The problem is the same one I’ve commented on before in this column, the gap between the way politicians imagine the world and how the rest of us experience life. Encouraged by focus groups that test abstract propositions, political leaders imagine our political behaviour is determined by our beliefs. You win elections when the beliefs you espouse align with the electorate. “I care about the NHS”. “So do I”, says the political candidate and bingo, they’re on their way to see the Queen.

The worst recent case of this, sadly, was by the leader of our party. Asked on Radio 4 about the greatest political achievement of the twentieth century, Ed Miliband named the NHS, and called it an idea. It is no such thing, of course. The NHS is institution that organises millions of carers and patients, who each have their own thoughts and own ways of doing things. It’s a good start if politicians care about the Health Service, but the point is what they’re going to do about it.

The philosopher whose work I quoted a moment ago offers a better starting point. Martin Heidegger argued that we are practically involved in the world before we think about it. We experience the world through our emotions and our practical purposes, few of which are based on abstract beliefs. Even when beliefs count, they come from our relationship with people and things.

But we don’t need philosophy to tell us that. Labour’s historic strength came from its creation of a practical world made up of institutions and relationships which supported working people and nurtured a practical sense of dignity and power for many: the co-op, the union, the local party branch, municipal enterprise. With the collapse of industry the conditions of that world collapsed and Labour lost its practical sense of how to act. Instead of developing plans that engaged with the world as it was, we retreated into the idiocy of ‘values’. New Labour began as a movement intent on creating a mass party ‘at the centre of community life, but ended up speaking a vague and abstract vocabulary about social justice that often had little relationship to the real world. Unsurprisingly, the party as a mass campaigning force has badly atrophied. Too few thought Labour connected to the world they knew.

We can recover by changing our way of working. We need to be a party linked to a way of doing things, not just a set of abstract beliefs. Our renewal comes, I’d argue, from creating local institutions that give people a sense of greater power.The PROGRESS pamphlet ‘Let it Go’ published today by Steve Reed and Liz Kendall outlines the right kind of approach.  Rather than making a set of theoretical statements about the way the world should be, they’ve collected cases from public services across the country that have properly listened and made a difference. Their argument is simple – it’s the same case I made a few years ago in a Fabian pamphlet. The role of politicians is to create the conditions for people to solve their own problems. It is to build institutions that enable local collective action. Politicians listen, convene and arbitrate – sometimes they need to act tough, but often they should let go.

There’s an important lesson here for our story on health and social care. The best solutions come when local service providers are free to listen, to innovate and collaborate.

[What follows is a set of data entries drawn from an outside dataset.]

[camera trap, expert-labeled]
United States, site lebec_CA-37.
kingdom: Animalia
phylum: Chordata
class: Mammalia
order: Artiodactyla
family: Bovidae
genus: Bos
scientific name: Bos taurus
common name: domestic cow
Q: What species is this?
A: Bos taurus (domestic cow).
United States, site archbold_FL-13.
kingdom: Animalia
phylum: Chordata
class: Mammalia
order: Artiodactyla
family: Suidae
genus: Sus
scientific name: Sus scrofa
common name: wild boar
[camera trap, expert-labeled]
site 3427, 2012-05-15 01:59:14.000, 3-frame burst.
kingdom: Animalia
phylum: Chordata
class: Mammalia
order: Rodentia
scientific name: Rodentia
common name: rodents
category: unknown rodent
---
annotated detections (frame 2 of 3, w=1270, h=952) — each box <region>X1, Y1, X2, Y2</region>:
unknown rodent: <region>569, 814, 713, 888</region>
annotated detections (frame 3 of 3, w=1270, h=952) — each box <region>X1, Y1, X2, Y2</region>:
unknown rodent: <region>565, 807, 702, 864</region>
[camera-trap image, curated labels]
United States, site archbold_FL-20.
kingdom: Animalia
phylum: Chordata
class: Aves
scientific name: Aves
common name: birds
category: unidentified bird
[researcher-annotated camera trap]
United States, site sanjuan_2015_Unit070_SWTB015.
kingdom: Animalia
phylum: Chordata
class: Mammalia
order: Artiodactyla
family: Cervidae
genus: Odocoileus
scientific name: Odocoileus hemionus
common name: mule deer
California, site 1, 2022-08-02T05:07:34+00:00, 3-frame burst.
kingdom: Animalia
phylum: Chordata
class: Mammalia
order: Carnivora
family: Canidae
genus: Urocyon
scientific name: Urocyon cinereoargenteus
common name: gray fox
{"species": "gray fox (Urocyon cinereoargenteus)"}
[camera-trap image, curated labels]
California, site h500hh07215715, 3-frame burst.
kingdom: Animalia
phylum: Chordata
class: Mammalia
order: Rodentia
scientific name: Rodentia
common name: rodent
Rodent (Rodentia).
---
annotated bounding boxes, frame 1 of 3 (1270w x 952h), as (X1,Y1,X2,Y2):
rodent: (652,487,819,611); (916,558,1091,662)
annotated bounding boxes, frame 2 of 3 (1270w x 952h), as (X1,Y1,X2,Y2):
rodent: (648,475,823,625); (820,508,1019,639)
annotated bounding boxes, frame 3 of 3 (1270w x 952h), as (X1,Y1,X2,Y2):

Improvements in health and social care come when providers can create strong relationships with their clients. They don’t come from central targets, whether set by big private firms or the state.

The issue is how to ensure continual pressure to ensure service quality. But pressure is far more effective when it comes from irate service users rather than distant bureaucrats. Ed Miliband is relying on anger at Tory NHS plans to drive him to Downing Street. Why, then, can’t our national passion be directed to hold our local hospitals and GP surgeries to account?

I think we need far more radical plans for the NHS. The cases Kendall and Reed examine show how a health service based on the voice of service users can be built. The state’s job is to provide funding, to force institutions to listen, but not decide the detail of how they respond. And as Jim McMahon, Leader of Oldham Council argues, real local accountability means an acceptance of local diversity. We need to be clear. The problem with Conservative approach is not that it introduces choice, but that it enforces a one-size fits all approach in the interest of the profit of big multi-nationals. Our alternative needs to be more than an abstract statement of our values and a few promises on money and waiting times. It should be a health service that listens to the voices of those who need it, so is far more firmly embedded in our lives than it feels now.